*Task brief*
Could you write out the material below word for word, with every line unchanged?

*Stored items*
↓↓↓
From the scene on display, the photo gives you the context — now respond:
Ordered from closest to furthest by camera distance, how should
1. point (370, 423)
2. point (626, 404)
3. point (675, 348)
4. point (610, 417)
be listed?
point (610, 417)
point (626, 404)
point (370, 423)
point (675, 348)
↑↑↑
*Final result*
From the scene on display, the photo gives you the context — now respond:
Ordered from closest to furthest by camera distance, how should
1. point (370, 423)
2. point (626, 404)
3. point (675, 348)
4. point (610, 417)
be listed?
point (610, 417)
point (626, 404)
point (370, 423)
point (675, 348)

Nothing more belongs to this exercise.